Research & Data

AI-Crawler Blocking by Industry: News vs Retail (2026)

Q: Could a low government block rate just mean those sites have no robots.txt?

No — the denominator is sites that *returned* a parseable robots.txt. Government's 12.5% is 1 of 8 sites that published a policy, so it reflects deliberate openness, not a missing file.

Jun 13, 2026

Does AI-crawler blocking depend on what business you're in? Dramatically. The sealed data shows news sites blocking AI crawlers at 82.4% while government sites sit at 12.5% — a gap of nearly 70 points between the most-closed and most-open industries. The decision to wall off AI is not a tech-wide consensus; it tracks almost perfectly with whether a site's content is its product.

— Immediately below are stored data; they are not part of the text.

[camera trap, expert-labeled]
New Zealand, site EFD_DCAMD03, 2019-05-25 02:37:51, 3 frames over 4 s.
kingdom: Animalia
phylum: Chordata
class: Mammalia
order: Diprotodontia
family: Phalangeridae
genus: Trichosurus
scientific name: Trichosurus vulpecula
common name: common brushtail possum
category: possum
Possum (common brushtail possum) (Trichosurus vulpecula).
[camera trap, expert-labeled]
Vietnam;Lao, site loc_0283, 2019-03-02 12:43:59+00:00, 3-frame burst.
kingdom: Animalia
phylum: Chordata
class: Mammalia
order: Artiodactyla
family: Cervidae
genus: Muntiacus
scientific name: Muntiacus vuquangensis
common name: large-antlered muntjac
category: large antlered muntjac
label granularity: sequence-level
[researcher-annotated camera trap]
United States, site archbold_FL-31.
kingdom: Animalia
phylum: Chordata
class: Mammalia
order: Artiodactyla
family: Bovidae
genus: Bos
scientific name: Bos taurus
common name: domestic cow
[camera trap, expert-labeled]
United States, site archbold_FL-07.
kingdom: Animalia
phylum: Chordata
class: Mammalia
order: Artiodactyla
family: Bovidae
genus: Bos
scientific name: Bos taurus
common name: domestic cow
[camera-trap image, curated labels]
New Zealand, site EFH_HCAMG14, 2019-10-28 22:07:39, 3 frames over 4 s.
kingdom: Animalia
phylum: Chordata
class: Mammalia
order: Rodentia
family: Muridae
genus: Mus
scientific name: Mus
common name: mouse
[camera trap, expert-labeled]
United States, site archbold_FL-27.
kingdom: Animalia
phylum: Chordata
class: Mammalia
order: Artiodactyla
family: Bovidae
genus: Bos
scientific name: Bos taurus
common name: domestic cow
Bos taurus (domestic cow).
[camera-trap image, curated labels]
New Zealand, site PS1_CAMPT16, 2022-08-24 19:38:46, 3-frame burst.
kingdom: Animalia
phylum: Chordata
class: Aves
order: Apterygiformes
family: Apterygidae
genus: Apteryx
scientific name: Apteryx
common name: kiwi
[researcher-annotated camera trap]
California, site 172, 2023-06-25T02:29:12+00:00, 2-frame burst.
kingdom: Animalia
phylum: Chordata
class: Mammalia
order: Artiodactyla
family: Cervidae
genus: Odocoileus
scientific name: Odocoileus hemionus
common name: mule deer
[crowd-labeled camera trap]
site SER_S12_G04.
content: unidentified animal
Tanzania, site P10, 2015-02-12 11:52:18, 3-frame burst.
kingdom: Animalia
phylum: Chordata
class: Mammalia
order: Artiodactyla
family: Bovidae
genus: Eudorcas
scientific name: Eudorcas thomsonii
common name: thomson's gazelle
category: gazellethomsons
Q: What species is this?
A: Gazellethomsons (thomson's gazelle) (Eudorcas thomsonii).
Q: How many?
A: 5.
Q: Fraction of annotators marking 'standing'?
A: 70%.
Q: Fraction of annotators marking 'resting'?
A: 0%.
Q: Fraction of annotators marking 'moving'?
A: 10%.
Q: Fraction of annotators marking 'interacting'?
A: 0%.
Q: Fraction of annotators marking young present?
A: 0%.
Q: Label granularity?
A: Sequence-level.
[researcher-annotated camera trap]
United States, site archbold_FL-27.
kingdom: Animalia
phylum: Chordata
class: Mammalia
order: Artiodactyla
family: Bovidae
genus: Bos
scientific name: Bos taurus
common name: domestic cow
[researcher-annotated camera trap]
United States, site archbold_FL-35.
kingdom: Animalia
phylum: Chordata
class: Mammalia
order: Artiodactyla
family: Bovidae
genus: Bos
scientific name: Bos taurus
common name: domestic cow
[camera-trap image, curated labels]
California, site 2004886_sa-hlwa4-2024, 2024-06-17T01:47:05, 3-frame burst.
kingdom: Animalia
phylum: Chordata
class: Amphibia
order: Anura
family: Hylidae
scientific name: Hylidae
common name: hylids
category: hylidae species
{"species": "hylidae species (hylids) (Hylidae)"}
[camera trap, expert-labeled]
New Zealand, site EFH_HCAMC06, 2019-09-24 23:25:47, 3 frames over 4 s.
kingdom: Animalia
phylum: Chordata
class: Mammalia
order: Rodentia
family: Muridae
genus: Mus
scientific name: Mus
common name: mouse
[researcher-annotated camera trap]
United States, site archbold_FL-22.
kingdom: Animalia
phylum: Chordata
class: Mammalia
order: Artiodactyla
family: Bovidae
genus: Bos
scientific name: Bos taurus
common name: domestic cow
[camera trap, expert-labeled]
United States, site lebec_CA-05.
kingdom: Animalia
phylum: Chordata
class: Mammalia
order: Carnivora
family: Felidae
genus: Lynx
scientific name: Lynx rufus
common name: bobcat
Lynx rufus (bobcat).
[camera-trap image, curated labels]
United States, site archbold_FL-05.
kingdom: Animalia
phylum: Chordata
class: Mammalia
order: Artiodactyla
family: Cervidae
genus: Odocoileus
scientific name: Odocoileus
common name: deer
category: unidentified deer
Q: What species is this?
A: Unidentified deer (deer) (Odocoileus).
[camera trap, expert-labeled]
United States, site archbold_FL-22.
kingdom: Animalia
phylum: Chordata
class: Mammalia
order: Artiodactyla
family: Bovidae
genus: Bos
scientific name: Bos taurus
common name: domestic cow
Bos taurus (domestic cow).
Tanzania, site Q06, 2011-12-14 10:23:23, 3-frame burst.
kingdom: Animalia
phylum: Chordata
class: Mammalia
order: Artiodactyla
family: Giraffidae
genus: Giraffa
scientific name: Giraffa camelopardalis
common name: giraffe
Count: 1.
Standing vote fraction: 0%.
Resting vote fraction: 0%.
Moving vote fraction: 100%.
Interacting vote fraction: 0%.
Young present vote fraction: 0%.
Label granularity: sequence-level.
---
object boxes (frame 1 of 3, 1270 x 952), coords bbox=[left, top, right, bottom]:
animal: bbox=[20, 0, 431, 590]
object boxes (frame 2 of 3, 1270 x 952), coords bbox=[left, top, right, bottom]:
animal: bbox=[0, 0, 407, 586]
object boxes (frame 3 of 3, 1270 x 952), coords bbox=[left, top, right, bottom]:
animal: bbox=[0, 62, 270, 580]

This report groups a curated set of 122 prominent websites into 10 categories and measures, within each, the share that block at least one major AI crawler. A site counts as blocking when its robots.txt names a major AI bot with Disallow: /. Rates are computed over the sites in each category that returned a parseable robots.txt — so a category's denominator is its readable-policy sites, not its total. All counts are verbatim from files fetched and sealed point-in-time on June 13, 2026.

The Industry Ranking

Sorted by the share of readable-policy sites that block at least one major AI crawler:

Category	Sites	With robots.txt	Blocking ≥1 AI Crawler	Block Rate
News	20	17	14	82.4%
Tech	15	13	9	69.2%
Entertainment	9	9	6	66.7%
Reference	14	11	6	54.5%
Social	10	10	4	40%
Travel	9	9	3	33.3%
Finance	12	11	2	18.2%
Retail	15	12	2	16.7%
Education	9	7	1	14.3%
Government	9	8	1	12.5%

The ranking sorts into three tiers so cleanly it looks designed. At the top, content-as-product industries — News (82.4%), Tech (69.2%), Entertainment (66.7%) — block aggressively. In the middle, Reference (54.5%) and Social (40%) hedge. At the bottom, the transactional and public-good industries — Finance (18.2%), Retail (16.7%), Education (14.3%), Government (12.5%) — barely block at all.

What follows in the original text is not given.